2) Allow doctors to balance bill (eliminate the current “limiting charge system)
3)Patients would gravitate to the doctor they could afford and prefer.
4) Medicare would continue to reduce the PAR fee, therefor reducing overall medicare spending and save taxpayers money.
5) The increased number of doctors through H1B expansion would stabilize the physician population willing to work for the PAR fee – and prevent physician access problems.
Problem solved
Tom West
Nov 26 2014 at 2:29pm
Ontario had this sort of system (base + extra billing) for many years, and the result was that for certain specialties pretty much 100% of doctors billed roughly the same amount above the medicare level.
Nothing else changed. (Okay, I’m certain *something* else changed around the margin, but the margin was invisibly small as far as regular customers were concerned.)
The result, those who were poor tended to avoid those specialties, at the cost of their health and breaking the promise of universality of access.
health care costs so darn much because we pay so darn little for it.
Very true. The catch is how does one build a system that has the very non-Libertarian premise that every person should have access to medical care, regardless of ability to pay (a position subscribed to by pretty much every Western nation, except for about 1/2 the US), yet attempts to take advantage of the market system to keep costs down, allocate resources, etc?

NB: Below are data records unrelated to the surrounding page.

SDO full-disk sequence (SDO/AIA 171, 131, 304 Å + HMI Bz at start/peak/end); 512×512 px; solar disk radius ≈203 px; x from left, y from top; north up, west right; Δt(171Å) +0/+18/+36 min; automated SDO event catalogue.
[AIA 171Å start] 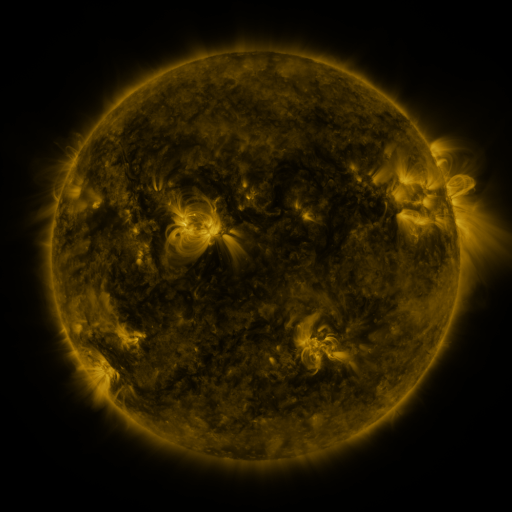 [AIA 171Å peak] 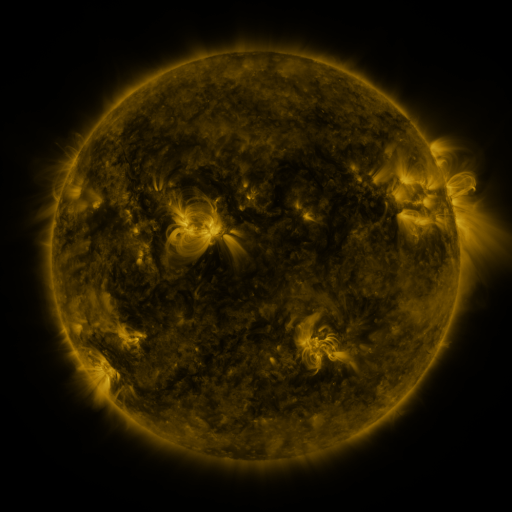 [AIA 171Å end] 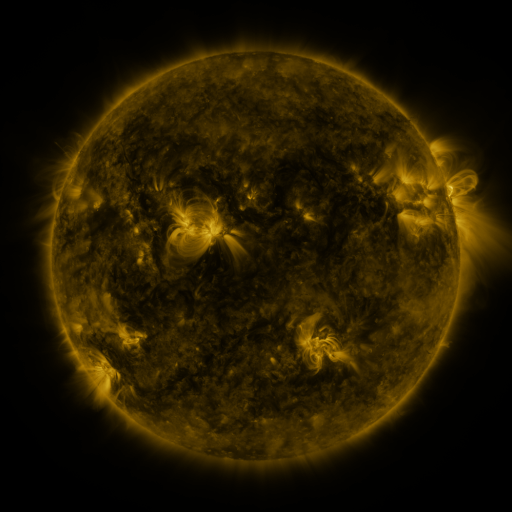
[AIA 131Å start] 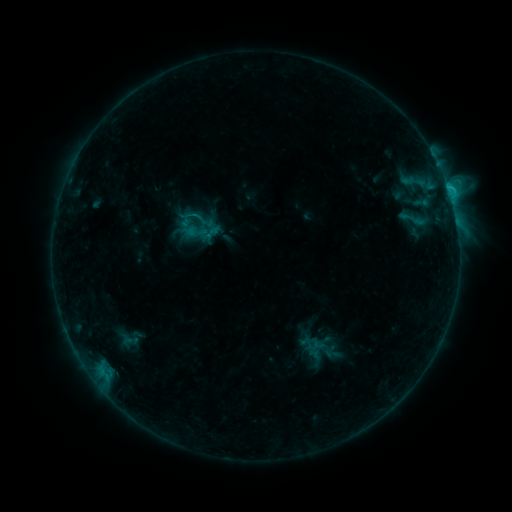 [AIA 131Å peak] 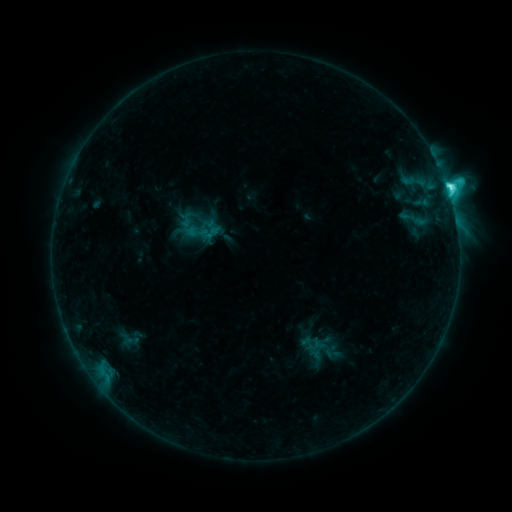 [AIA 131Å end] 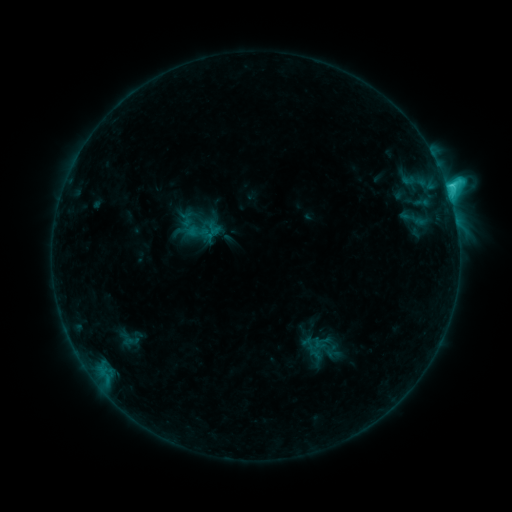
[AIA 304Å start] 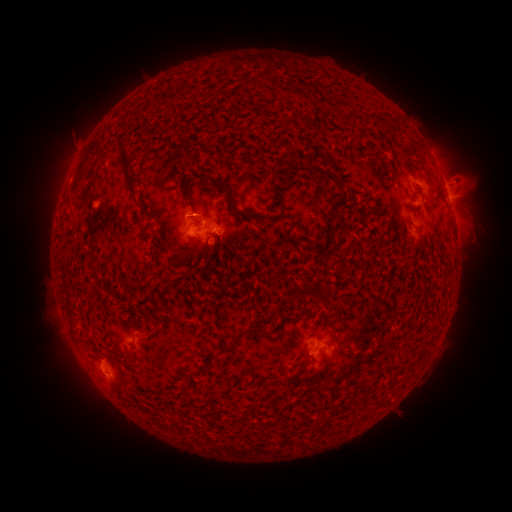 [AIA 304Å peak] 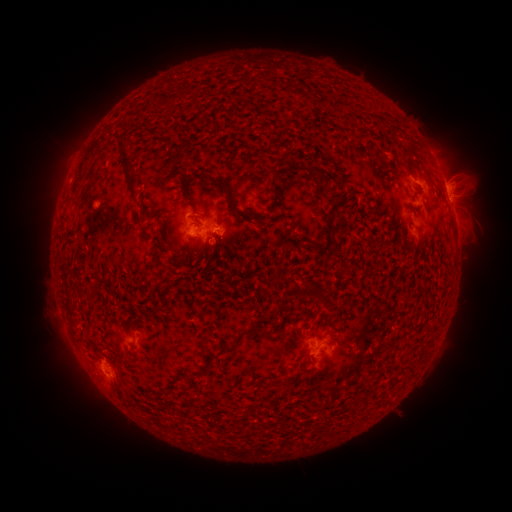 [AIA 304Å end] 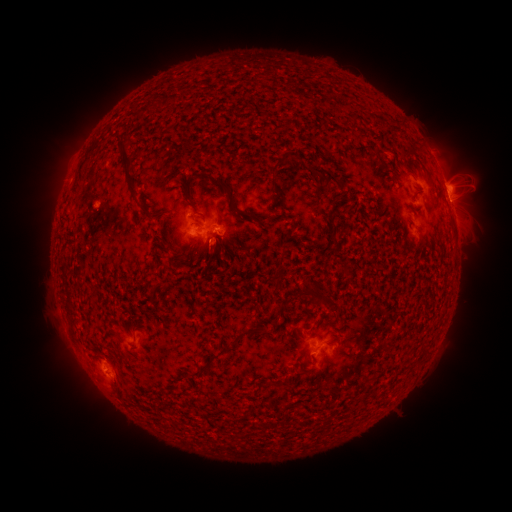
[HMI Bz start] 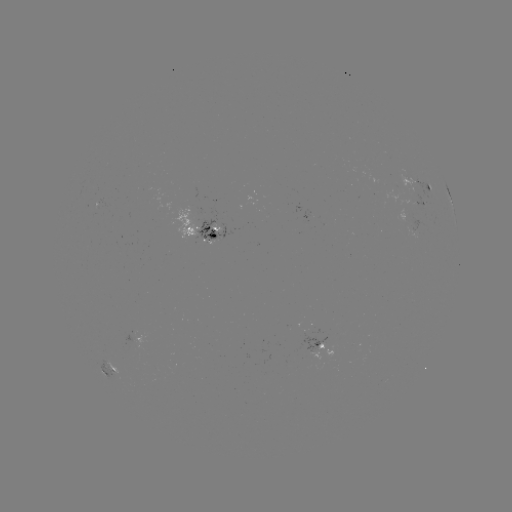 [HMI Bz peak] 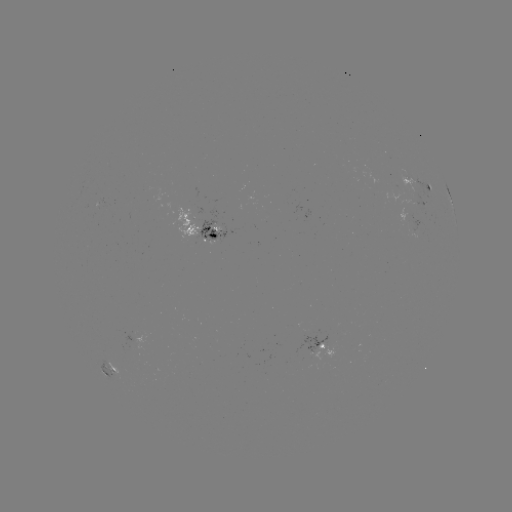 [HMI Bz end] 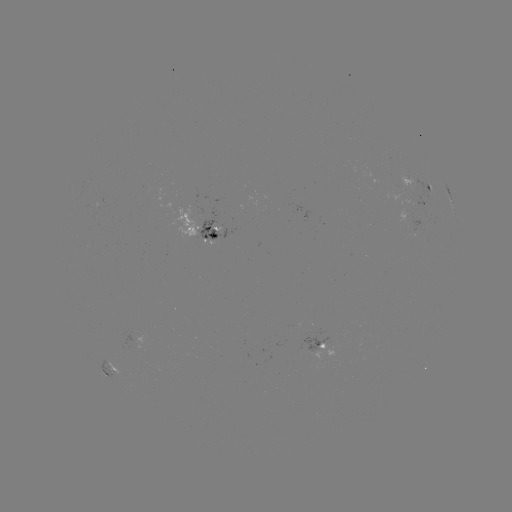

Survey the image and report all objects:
C5.8 flare: (447, 191)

Canada has more flexibility in this area as it doesn’t have to compete with private competition, but it sadly hasn’t taken even baby steps in this direction.
Rich Berger
Nov 26 2014 at 2:34pm
I would recommend John Goodman’s book Priceless for more on this madness.
TSB
Nov 26 2014 at 8:25pm
I think the Australian Medicare system works like this, but is nevertheless terrible at discovering market prices because doctors are prohibited from advertising prices. I’m not sure if that prohibition is legislated or is an agreement with the doctors’ professional association/cartel.
mof
Nov 27 2014 at 6:18am
CMS is doing just what large monopsonies do in the private sector. Do you also favor restricting Walmart from setting prices for its 150K skus?
Rich Berger
Nov 27 2014 at 9:48am
mof-
I don’t think you understand the definition of monopsonist. While Walmart may pressure its suppliers on price, it is definitely not the sole buyer. Walmart is a big player in an even bigger market, but does not set prices like the CMS does.
Tracy W
Nov 28 2014 at 7:03am
What does the taxpayer get out of this?
Under the current system, the taxpayer gets some confidence that they don’t have to fork out large sums for their parents’ health and whatever comfort they get from the thought of such benefits to other elderly people who happen to be strangers. (They may also optimistically hope to have the same security themselves when they retire.)

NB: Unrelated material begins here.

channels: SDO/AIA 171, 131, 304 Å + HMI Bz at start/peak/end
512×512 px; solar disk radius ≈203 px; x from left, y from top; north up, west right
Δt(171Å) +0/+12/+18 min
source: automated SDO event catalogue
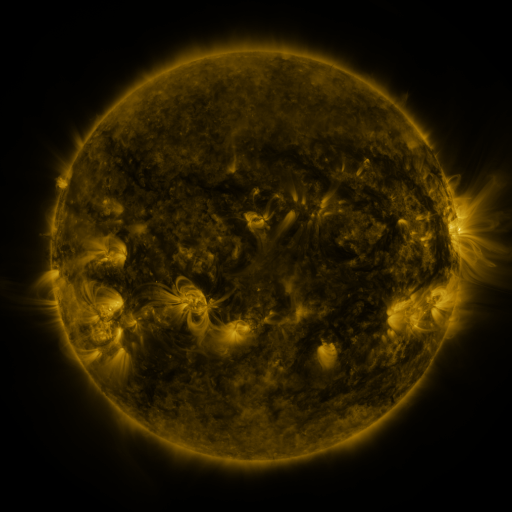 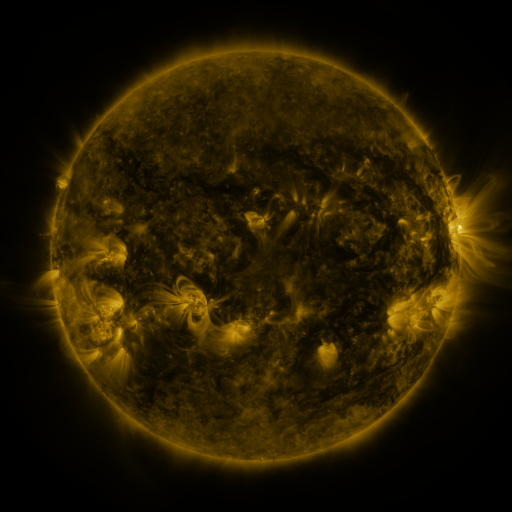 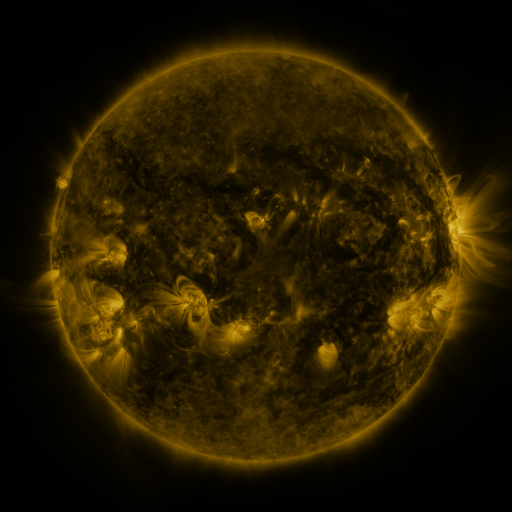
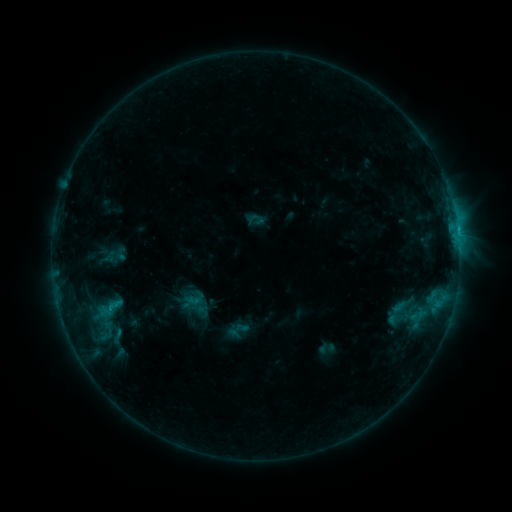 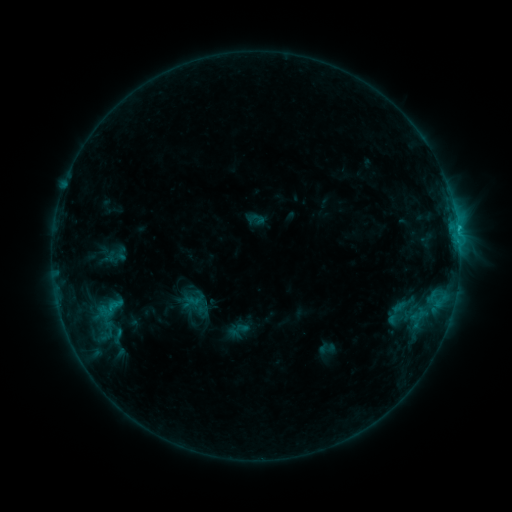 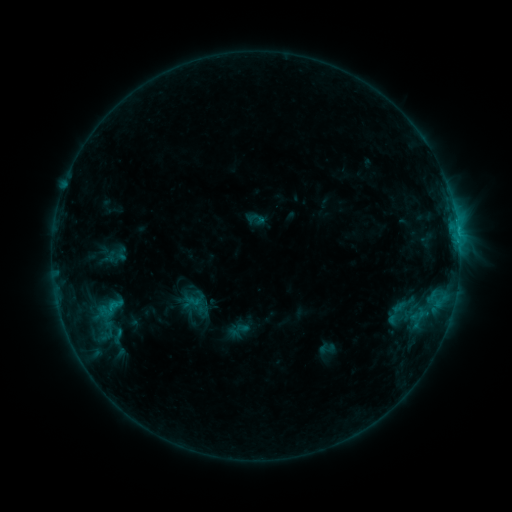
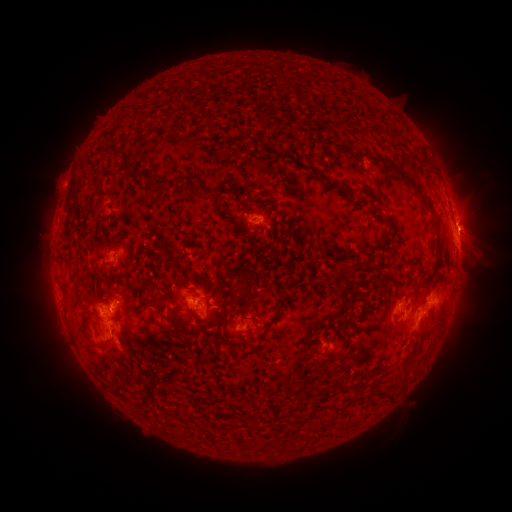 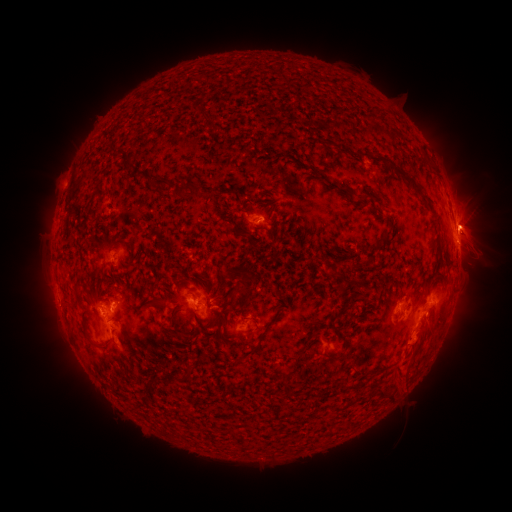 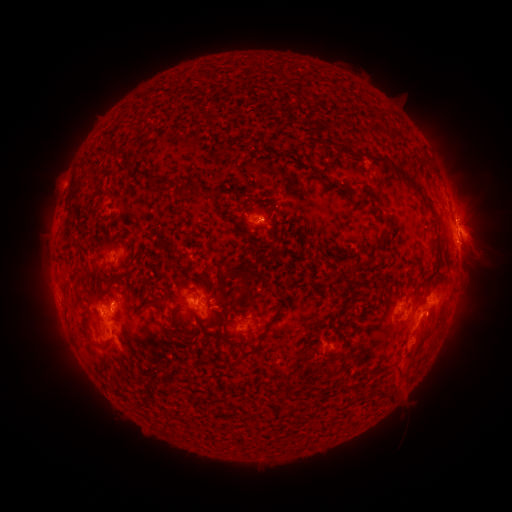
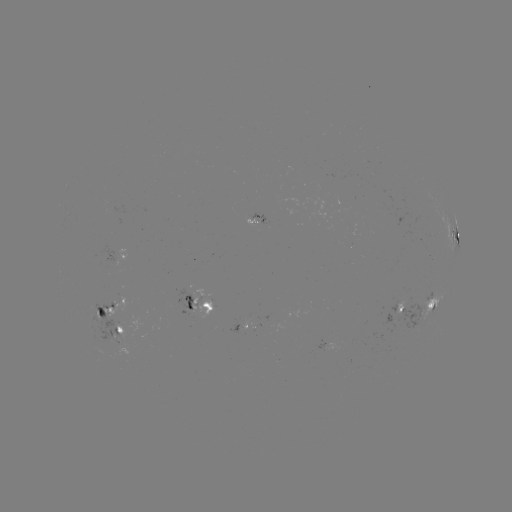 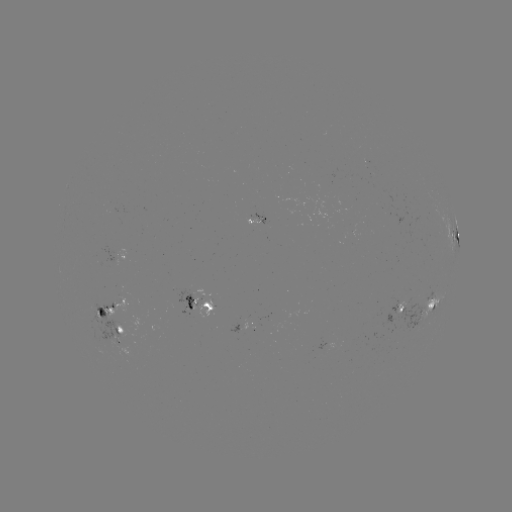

Under the new system, if the supply of doctors is inelastic, presumably doctors will just raise prices to the point that the market will bear, so the taxpayers will be on hook to pay for grandma’s healthcare on top of their taxes. Basically, it would be a transfer from taxpayers to doctors. Unless taxpayers really like seeing wealthy doctors, I don’t get the benefit.
David R. Henderson
Nov 28 2014 at 2:54pm
@Tracy W,
What does the taxpayer get out of this?
The taxpayer saves money, because otherwise we get Congress’s annual “doc fix,” which costs money.

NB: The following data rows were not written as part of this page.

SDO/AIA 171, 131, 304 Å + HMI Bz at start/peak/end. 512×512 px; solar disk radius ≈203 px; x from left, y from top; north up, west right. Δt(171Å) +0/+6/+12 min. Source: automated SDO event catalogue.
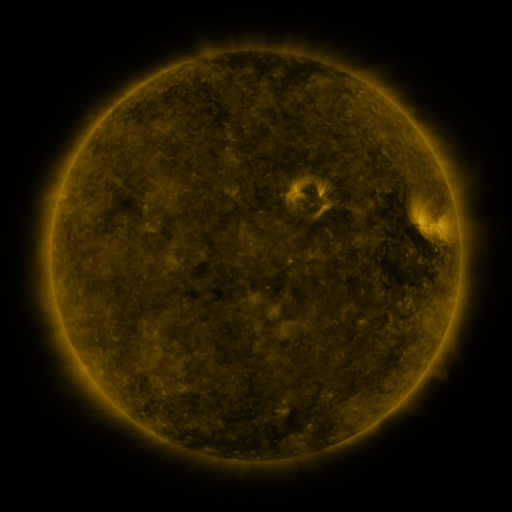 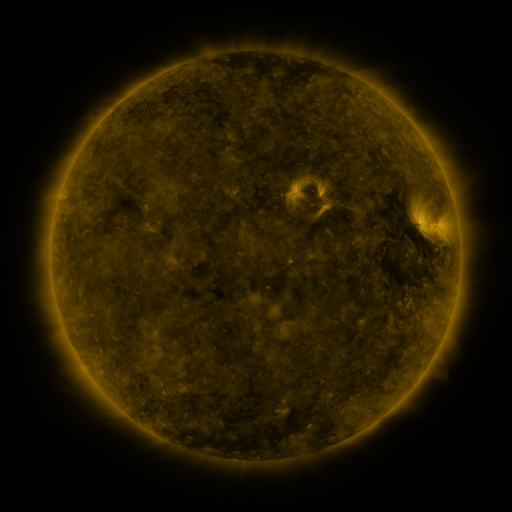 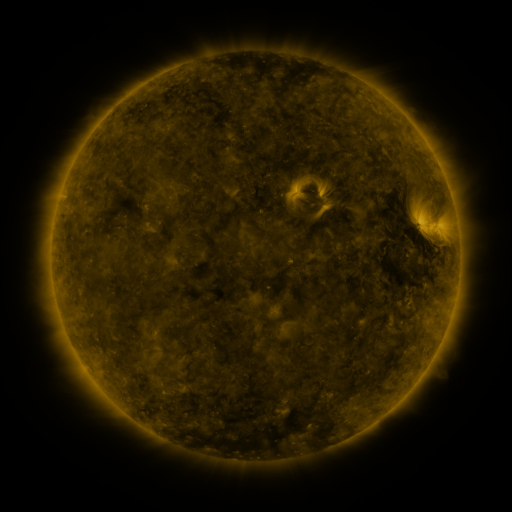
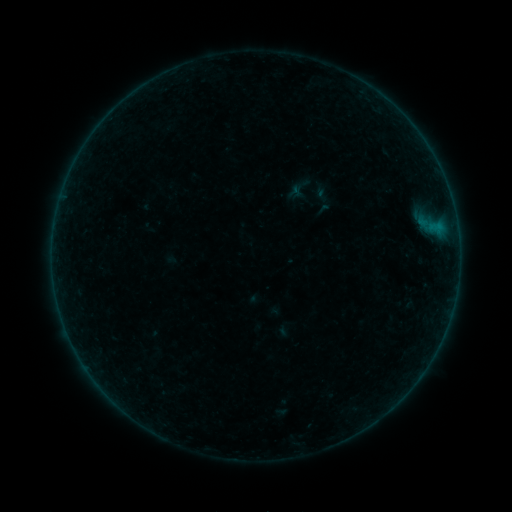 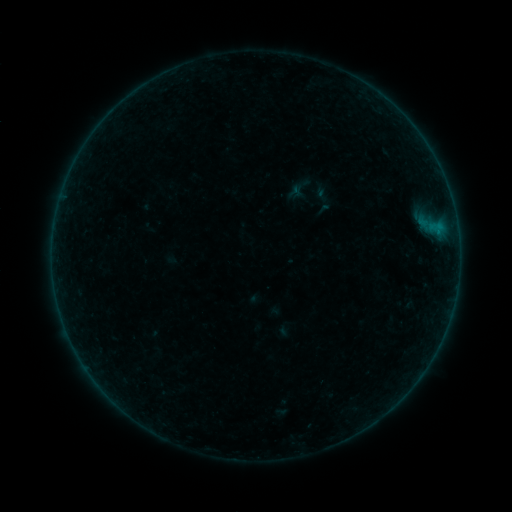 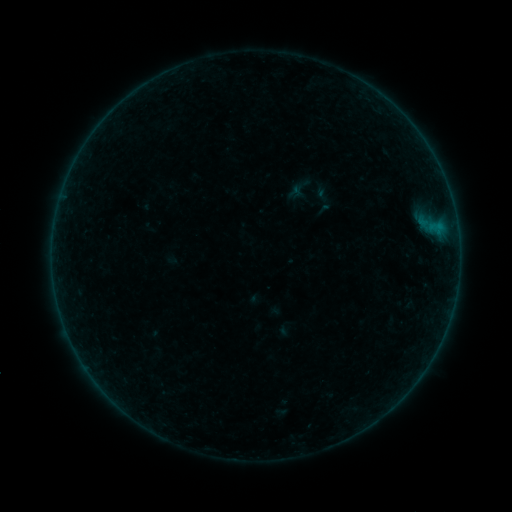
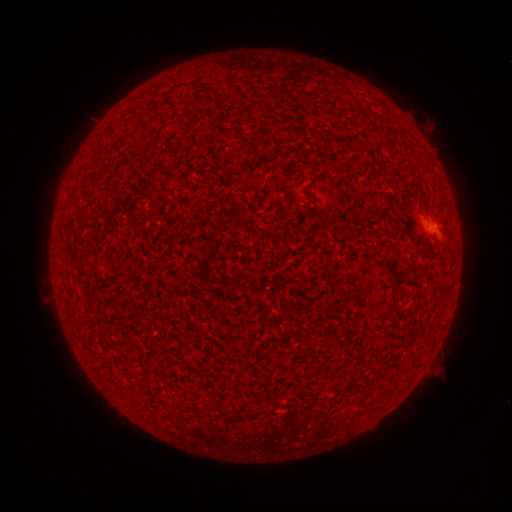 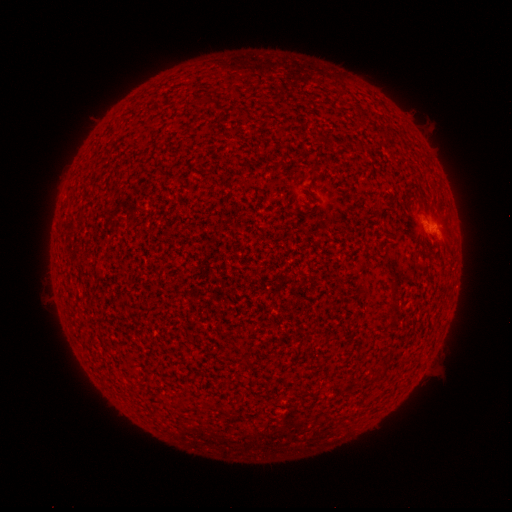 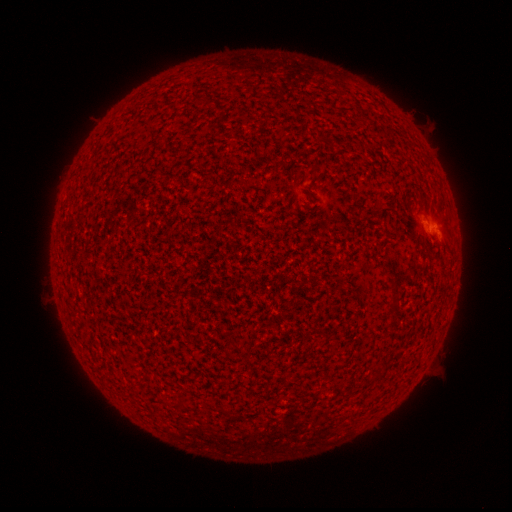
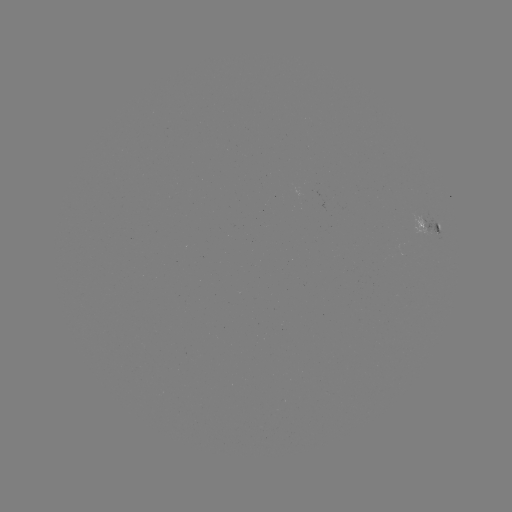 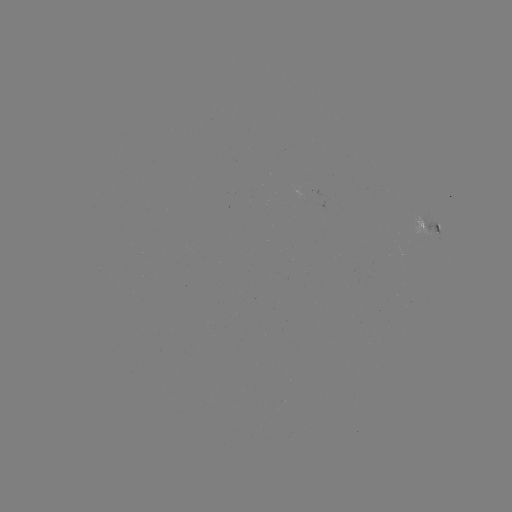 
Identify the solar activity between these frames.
B1.1 flare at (436, 232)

The rest of your comment is not about taxpayers qua taxpayers but is about beneficiaries of Medicare. I can answer that too, but the answer is too involved to put in a comment. But I’ll give the brief one that is in the article I wrote: More doctors will be willing to serve Medicare beneficiaries. As someone who is married to a Medicare beneficiary, I can tell you that this is a HUGE concern for her and for many other Medicare beneficiaries whom I talk to.